*ACTION ITEM*. From the passage on teaching children about money, lift the text from "May is observed" to "business and assets." word for word.

*SUPPLIED TEXT*.

---*---

May is observed as a child’s mouth, so I decided to search the Internet for interesting and fun ways to teach our children about money and personal finance. Equipping our kids to handle money wisely is one of the most important skills we can give them.
It is my dream that one day, there will be a financial literacy curriculum in all schools so that our children will be fully prepared to deal with managing, multiplying, and maintaining their money as adults.
Let’s Look at Some Websites That Offer Stimulating Money Lessons and Products
Rich Kid Smart Kid
Developed by the team that created the Rich Dad Poor Dad series of books, this site uses interactive games to teach valuable financial lessons. Each game has different age levels, showing kids how to make a profit, deal with debt, pay yourself first, and invest in business and assets.
It features detailed teacher’s guides for all the games. Also available for purchase online are the CASHFLOW for Kids CD and board game, which are excellent tools to help children ages six and over, learn important concepts about attaining financial freedom.

---*---

*DATASET CONTENT*.

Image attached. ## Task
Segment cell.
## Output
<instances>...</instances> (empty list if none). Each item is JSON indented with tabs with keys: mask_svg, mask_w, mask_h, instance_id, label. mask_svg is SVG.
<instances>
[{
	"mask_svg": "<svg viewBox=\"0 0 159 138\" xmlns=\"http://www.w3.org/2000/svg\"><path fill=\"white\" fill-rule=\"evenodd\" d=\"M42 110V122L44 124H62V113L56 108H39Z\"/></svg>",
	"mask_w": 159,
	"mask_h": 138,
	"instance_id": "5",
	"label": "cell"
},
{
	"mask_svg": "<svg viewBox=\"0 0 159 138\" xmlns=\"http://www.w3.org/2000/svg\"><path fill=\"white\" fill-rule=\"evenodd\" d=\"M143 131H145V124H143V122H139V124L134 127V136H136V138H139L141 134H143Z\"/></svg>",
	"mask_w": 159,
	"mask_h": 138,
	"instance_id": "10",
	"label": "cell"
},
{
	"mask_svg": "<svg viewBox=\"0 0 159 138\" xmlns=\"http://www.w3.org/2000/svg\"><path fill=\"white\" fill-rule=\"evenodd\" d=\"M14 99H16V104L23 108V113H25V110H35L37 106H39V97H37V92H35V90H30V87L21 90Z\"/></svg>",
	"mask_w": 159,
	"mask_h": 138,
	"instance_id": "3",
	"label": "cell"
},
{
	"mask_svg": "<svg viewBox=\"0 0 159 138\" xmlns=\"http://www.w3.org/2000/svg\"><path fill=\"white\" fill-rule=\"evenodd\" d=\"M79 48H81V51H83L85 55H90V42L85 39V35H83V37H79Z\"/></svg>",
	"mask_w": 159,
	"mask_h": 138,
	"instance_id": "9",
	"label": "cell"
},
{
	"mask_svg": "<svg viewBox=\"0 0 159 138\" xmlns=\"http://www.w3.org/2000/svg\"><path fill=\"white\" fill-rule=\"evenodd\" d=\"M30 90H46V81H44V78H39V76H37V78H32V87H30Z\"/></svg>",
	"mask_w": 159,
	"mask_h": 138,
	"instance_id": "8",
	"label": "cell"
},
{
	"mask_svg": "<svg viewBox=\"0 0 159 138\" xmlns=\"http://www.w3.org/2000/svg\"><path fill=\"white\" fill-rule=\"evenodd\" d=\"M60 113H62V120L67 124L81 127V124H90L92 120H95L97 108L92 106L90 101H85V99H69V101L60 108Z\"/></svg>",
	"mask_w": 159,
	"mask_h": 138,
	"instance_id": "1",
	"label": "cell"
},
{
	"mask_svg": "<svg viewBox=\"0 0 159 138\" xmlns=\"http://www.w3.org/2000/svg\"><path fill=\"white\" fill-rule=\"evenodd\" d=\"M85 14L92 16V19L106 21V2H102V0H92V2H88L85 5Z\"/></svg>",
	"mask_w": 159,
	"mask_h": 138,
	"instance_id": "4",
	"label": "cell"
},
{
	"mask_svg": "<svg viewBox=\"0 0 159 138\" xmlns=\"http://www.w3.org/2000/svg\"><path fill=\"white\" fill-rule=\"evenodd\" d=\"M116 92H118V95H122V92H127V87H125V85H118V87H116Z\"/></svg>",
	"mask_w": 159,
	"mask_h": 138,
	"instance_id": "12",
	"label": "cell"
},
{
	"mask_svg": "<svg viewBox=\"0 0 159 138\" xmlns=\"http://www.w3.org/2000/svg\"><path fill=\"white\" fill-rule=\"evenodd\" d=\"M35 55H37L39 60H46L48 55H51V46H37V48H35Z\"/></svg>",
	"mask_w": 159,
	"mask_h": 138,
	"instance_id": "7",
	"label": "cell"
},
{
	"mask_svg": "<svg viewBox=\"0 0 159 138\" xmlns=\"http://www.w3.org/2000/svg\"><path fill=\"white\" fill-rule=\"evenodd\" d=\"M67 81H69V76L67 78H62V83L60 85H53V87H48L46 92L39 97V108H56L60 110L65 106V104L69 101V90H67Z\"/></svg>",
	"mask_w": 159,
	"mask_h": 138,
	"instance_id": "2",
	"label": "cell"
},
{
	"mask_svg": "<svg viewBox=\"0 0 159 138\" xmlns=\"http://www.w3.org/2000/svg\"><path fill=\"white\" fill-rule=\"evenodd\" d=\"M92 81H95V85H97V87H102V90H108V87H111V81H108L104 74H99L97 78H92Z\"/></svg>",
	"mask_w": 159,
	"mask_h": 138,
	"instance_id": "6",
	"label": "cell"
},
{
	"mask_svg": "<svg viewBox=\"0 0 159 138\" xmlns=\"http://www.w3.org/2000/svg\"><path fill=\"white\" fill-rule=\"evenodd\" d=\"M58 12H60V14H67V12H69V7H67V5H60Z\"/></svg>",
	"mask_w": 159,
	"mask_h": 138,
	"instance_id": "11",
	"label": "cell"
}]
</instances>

---*---

*THE ANSWER*.
May is observed as a child’s mouth, so I decided to search the Internet for interesting and fun ways to teach our children about money and personal finance. Equipping our kids to handle money wisely is one of the most important skills we can give them.
It is my dream that one day, there will be a financial literacy curriculum in all schools so that our children will be fully prepared to deal with managing, multiplying, and maintaining their money as adults.
Let’s Look at Some Websites That Offer Stimulating Money Lessons and Products
Rich Kid Smart Kid
Developed by the team that created the Rich Dad Poor Dad series of books, this site uses interactive games to teach valuable financial lessons. Each game has different age levels, showing kids how to make a profit, deal with debt, pay yourself first, and invest in business and assets.